(DOCUMENT PASSAGE):
2.3. Chromatographic Conditions

An Agilent 1200 HPLC system (Agilent Technologies, Waldbronn, Germany) was used for the analysis. The system consisted of an autosampler with a capacity of 100 positions and a variable injection volume ranging from 0.1 to 100 µL. A chromatographic column temperature box, a diode array detector capable of simultaneous acquisition of 8 wavelengths and recording of the full UV-Vis spectrum (190–900 nm), and a Zorbax Eclipse XDB C18 (Agilent Technologies, Waldbronn, Germany) chromatographic column (150 × 4.6 mm, 5 μm) were also utilized. The column temperature was maintained at 20 °C, and the detection wavelengths were set at 268 nm, 280 nm, 286 nm, 304 nm, and 316 nm. The mobile phase consisted of a 0.1% H3PO4 aqueous solution as mobile phase A and acetonitrile (ACN) as mobile phase B. Gradient elution was performed according to the following program: 0–1 min, 30% B; 1–11 min, 70% B; 11–12 min, 70% B; 12.01–17 min, 90% B; 17.1–27.1 min, 30% B (column re-equilibration). The flow rate was set at 0.6 mL/min, and the injection volume was 50 µL.

2.4. Sample Collection

The HPLC-DAD method was used to determine chlorophenols in wastewater and surface water samples. The wastewater samples were collected from the municipal wastewater treatment plants in Iasi, Galati, Targoviste, and Cluj. The samples included both influents and effluents. Surface water samples were collected upstream and downstream of the mentioned wastewater treatment plants. These samples were taken from the rivers that receive the treated wastewater, namely, the Bahlui, Siret, Ialomita, and Somes rivers.

2.5. Water Phenolic Compound Extraction

The solid-phase extraction (SPE) procedure described in this study was used to extract phenolic compounds from wastewater and surface water samples. The process involved several steps to ensure efficient extraction and concentration of the compounds. Firstly, 200 mL of the water samples were transferred into polypropylene containers. To adjust the pH of the samples, H3PO4 solution was added to achieve a pH of 2.0. Acidification is commonly performed to enhance the extraction efficiency of phenolic compounds. Strata C18 cartridges from Phenomenex (Torrance, United States) were chosen for the SPE procedure. These cartridges have a bed weight of 200 mg and a volume of 6 mL. Prior to sample loading, the cartridges were conditioned using methanol (MeOH) and ultra-purified water, 10 mL each (5 mL/min). Conditioning helps to prepare the cartridges and remove any contaminants that could interfere with the analyte extraction process. Once the cartridges were conditioned, the wastewater and surface water samples were loaded onto the SPE cartridges, using a flow rate of 5 mL/min. The extraction of the phenolic compounds onto the solid phase of the cartridges occurred during this step [28]. After loading, the cartridges were allowed to dry (30 min). Drying ensures that any excess water or solvent is removed from the cartridges, preventing dilution of the analytes during elution. Elution of the phenolic compounds from the SPE cartridges was achieved using MeOH (2 × 5 mL, 5 mL/min). This solvent is effective in extracting the compounds from the solid phase, enabling their transfer into the eluent. Eluants can contain a mixture of solvents to optimize the extraction efficiency, but in this case, MeOH was used. Following elution, the eluent containing the phenolic compounds was concentrated using a nitrogen gas flow. Concentration is important since it allows for a reduction in sample volume, resulting in higher analyte concentrations. This step is especially beneficial when dealing with low analyte concentrations in the original sample. To make the eluent suitable for high-performance liquid chromatography (HPLC) analysis, it was reconstituted with ultra-purified water to a volume of 1 mL. Reconstitution helps in achieving the desired sample volume for injection into the HPLC system.

(MATERIAL):
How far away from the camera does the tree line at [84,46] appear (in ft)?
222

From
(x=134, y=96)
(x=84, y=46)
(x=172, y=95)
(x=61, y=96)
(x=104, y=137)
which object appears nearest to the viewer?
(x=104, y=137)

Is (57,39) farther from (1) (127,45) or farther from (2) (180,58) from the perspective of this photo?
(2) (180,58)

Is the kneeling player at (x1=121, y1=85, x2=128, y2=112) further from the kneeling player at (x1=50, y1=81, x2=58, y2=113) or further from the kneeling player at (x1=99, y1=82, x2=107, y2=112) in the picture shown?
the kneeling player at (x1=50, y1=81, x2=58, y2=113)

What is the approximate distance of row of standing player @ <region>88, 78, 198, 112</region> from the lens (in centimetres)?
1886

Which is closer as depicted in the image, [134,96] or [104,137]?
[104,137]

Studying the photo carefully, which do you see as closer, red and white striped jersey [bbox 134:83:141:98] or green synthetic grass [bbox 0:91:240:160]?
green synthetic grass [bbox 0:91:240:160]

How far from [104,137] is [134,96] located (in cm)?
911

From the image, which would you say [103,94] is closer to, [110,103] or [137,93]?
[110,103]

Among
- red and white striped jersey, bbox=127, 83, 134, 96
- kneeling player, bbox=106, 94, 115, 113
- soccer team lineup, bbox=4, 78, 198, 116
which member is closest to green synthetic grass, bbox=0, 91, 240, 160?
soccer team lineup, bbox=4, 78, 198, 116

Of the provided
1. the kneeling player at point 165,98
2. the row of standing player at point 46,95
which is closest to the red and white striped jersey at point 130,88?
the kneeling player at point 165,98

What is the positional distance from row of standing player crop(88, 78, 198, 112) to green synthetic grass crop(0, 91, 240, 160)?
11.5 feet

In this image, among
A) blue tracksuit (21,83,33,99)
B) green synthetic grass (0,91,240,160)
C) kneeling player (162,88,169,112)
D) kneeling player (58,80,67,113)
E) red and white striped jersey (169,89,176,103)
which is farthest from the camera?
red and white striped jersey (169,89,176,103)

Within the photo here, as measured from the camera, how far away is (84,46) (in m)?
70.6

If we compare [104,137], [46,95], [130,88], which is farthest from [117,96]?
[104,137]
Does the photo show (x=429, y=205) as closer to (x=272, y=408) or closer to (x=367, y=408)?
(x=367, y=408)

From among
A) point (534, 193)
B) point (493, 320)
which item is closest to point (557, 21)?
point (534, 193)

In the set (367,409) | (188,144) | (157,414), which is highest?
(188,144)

(OBJECTIVE): Resume the passage on measuring chlorophenols in water samples, starting right after its last sentence. The entries have no role in this exercise.

(THE OUTPUT):
Before HPLC analysis, the reconstituted sample was further filtered through a 0.45 µm filter syringe. Filtration removes any particulates or large molecules that could potentially interfere with the HPLC analysis or cause blockage of the analytical column. The SPE procedure employed in this study provided a robust and efficient method for extracting and concentrating phenolic compounds from wastewater and surface water samples. The combination of sample preparation techniques, air-drying, eluent composition, and filtration steps ensured the suitability and reliability of the samples for subsequent HPLC analysis.

2.6. Data Processing and Statistical Analysis

The data acquisition, processing, and reporting were performed using Agilent ChemStation software (B.02.03 (341)). Statistical analysis of the data was conducted using Microsoft Excel 2019.

3. Results and Discussion

3.1. Optimization of Detection Wavelength

The determination of the detection wavelength for each compound is crucial in order to optimize the sensitivity and selectivity of the analytical method. In this study, a DAD detector was used, which allowed for scanning of the single standard solutions of the 17 phenolic compounds in the range of 200 to 400 nm. Based on the absorption spectra obtained from the scans, the detection wavelength for each compound was determined based on its highest absorption intensity. In Figure 1a, it can be observed that Ph and 4-C-3-MP exhibited the highest absorption intensity at 268 nm, while 4-NP, 2,4-DNP, 4-MP, 2-MP, 3-MP, 2-CP, 2-M-4,6-DNP, 2,4-DNP, 2,6-DCP, Dinoseb, and 2,4,6-TCP had maximum absorption at 280 nm. Additionally, 2,4-DCP showed the highest absorption intensity at 286 nm, 2,4,5-TCP and PCP at 304 nm, and 2-NP at 316 nm. The selection of these specific detection wavelengths for each compound allows for the maxima sensitivity in detecting and quantifying their presence in the sample. By utilizing the respective absorption maximums, the method can effectively differentiate between the different phenolic compounds in the mixture. Figure 1a visually depicts the absorption spectra of the compounds at their respective detection wavelengths. This informative figure provides a clear overview of the absorption characteristics of each compound in the UV–visible region.
Overall, by carefully selecting detection wavelengths based on the highest absorption intensity of each compound, the sensitivity and accuracy of the analytical method can be enhanced, thus improving the quality of the phenolic compound analysis.

3.2. Stationary Phase

The selection of an appropriate chromatographic column is crucial for achieving efficient separation of compounds in a sample. In this study, three different columns, Poroshell 120 C18 (Agilent Technologies, Waldbronn, Germany), Luna C18 (Phenomene, Torrance, United States), and Eclipse XDB-C18 (Agilent Technologies, Waldbronn, Germany), were evaluated for their suitability in separating 17 phenolic compounds.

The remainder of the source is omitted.